Your task » The answer must be an exact copy of every entry, with no pictures in it.

Record excerpts »
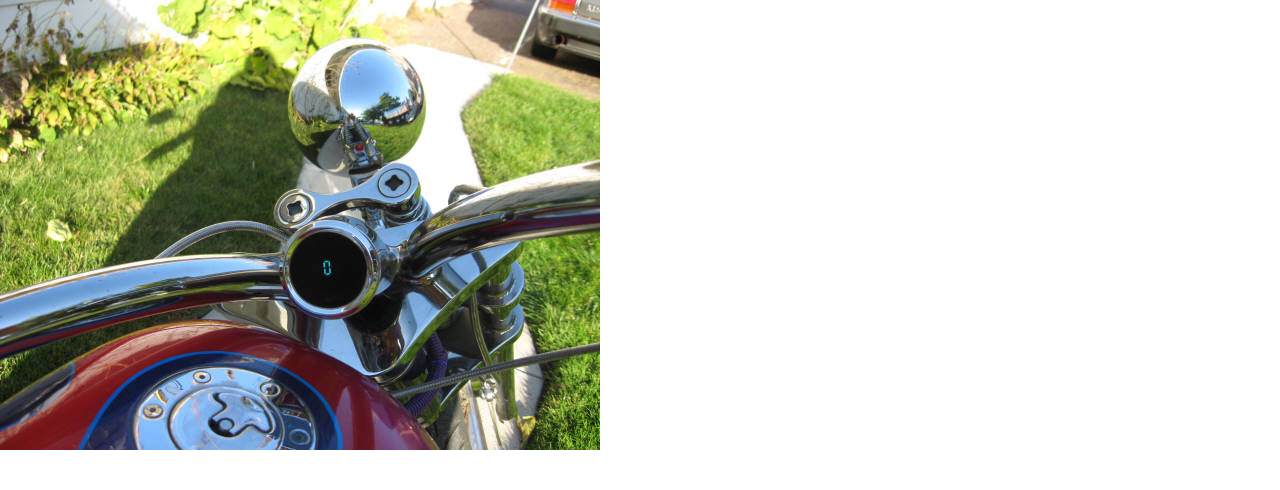

--- FILE ---
content_type: text/html
request_url: https://www.bradscars.com/04_Redneck_5/imag008A.html
body_size: 70
content:
<!DOCTYPE html PUBLIC "-//W3C//DTD HTML 4.01 Transitional//EN" "http://www.w3.org/TR/html4/loose.dtd">

<html>

  <head>

  </head>

<body  bgcolor="white" onBlur=self.close()>

  <div id="TMBOBJ7DEA316172535902" style=" position:absolute; top:0px; left:0px; width:600px; height:450px; z-index:0; TEXT-ALIGN: center;">
<img src="imag008A.jpg" width=600 height=450>  </div>

  <div id="TMBOBJ7DEA316172535902" style=" position:absolute; top:0px; left:0px; width:600px; height:450px; z-index:0; TEXT-ALIGN: center;">
<img src="spacer.gif" width=600 height=450>  </div>

</body></html>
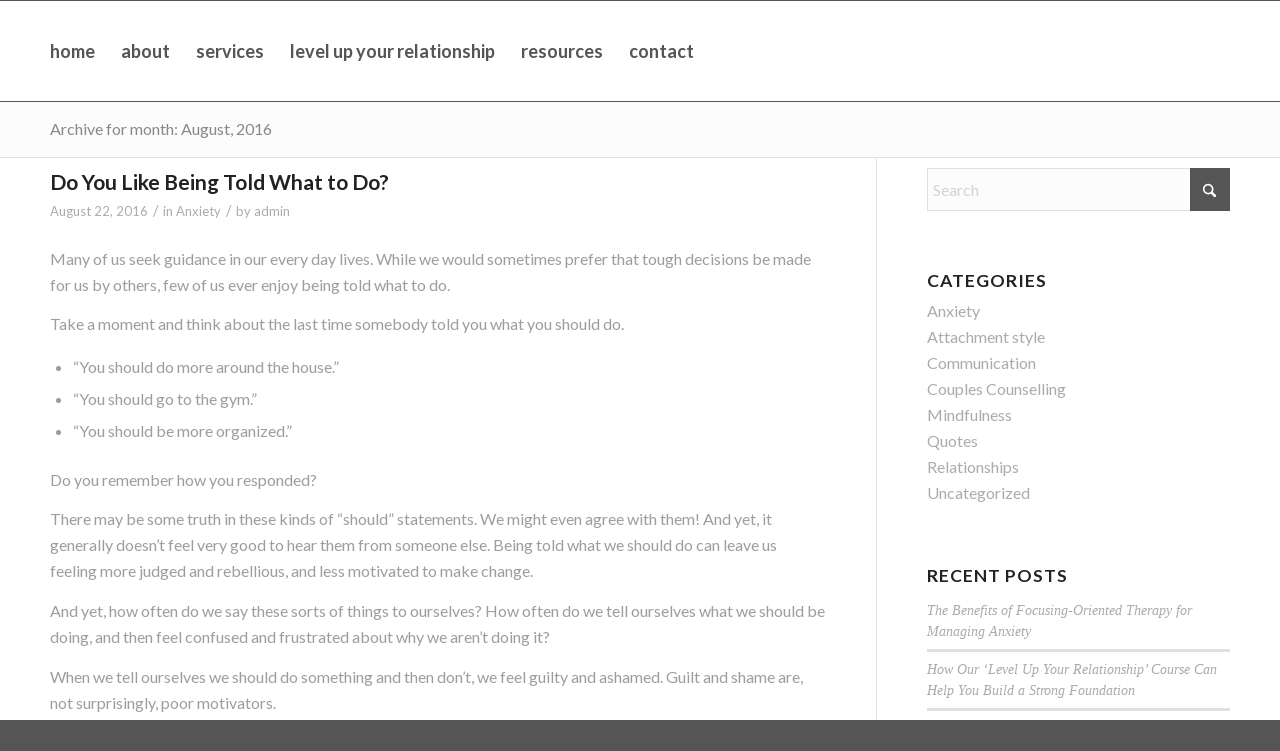

--- FILE ---
content_type: text/plain
request_url: https://www.google-analytics.com/j/collect?v=1&_v=j102&a=2073138002&t=pageview&_s=1&dl=https%3A%2F%2Fwww.communicatingwell.com%2F2016%2F08%2F&ul=en-us%40posix&dt=2016-08-01T00%3A00%3A00%2B00%3A00%20%7C%20Communicating%20Well%20Counselling%20%26%20Consulting&sr=1280x720&vp=1280x720&_u=IEBAAEABAAAAACAAI~&jid=1946449183&gjid=1201395088&cid=1161850707.1769739623&tid=UA-29550409-1&_gid=398345125.1769739623&_r=1&_slc=1&z=1632898373
body_size: -453
content:
2,cG-4JKB36C0DD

Solved problem »
--- FILE ---
content_type: text/html
request_url: https://www.bradscars.com/04_Redneck_5/imag008A.html
body_size: 70
content:
<!DOCTYPE html PUBLIC "-//W3C//DTD HTML 4.01 Transitional//EN" "http://www.w3.org/TR/html4/loose.dtd">

<html>

  <head>

  </head>

<body  bgcolor="white" onBlur=self.close()>

  <div id="TMBOBJ7DEA316172535902" style=" position:absolute; top:0px; left:0px; width:600px; height:450px; z-index:0; TEXT-ALIGN: center;">
<img src="imag008A.jpg" width=600 height=450>  </div>

  <div id="TMBOBJ7DEA316172535902" style=" position:absolute; top:0px; left:0px; width:600px; height:450px; z-index:0; TEXT-ALIGN: center;">
<img src="spacer.gif" width=600 height=450>  </div>

</body></html>

--- FILE ---
content_type: text/plain
request_url: https://www.google-analytics.com/j/collect?v=1&_v=j102&a=2073138002&t=pageview&_s=1&dl=https%3A%2F%2Fwww.communicatingwell.com%2F2016%2F08%2F&ul=en-us%40posix&dt=2016-08-01T00%3A00%3A00%2B00%3A00%20%7C%20Communicating%20Well%20Counselling%20%26%20Consulting&sr=1280x720&vp=1280x720&_u=IEBAAEABAAAAACAAI~&jid=1946449183&gjid=1201395088&cid=1161850707.1769739623&tid=UA-29550409-1&_gid=398345125.1769739623&_r=1&_slc=1&z=1632898373
body_size: -453
content:
2,cG-4JKB36C0DD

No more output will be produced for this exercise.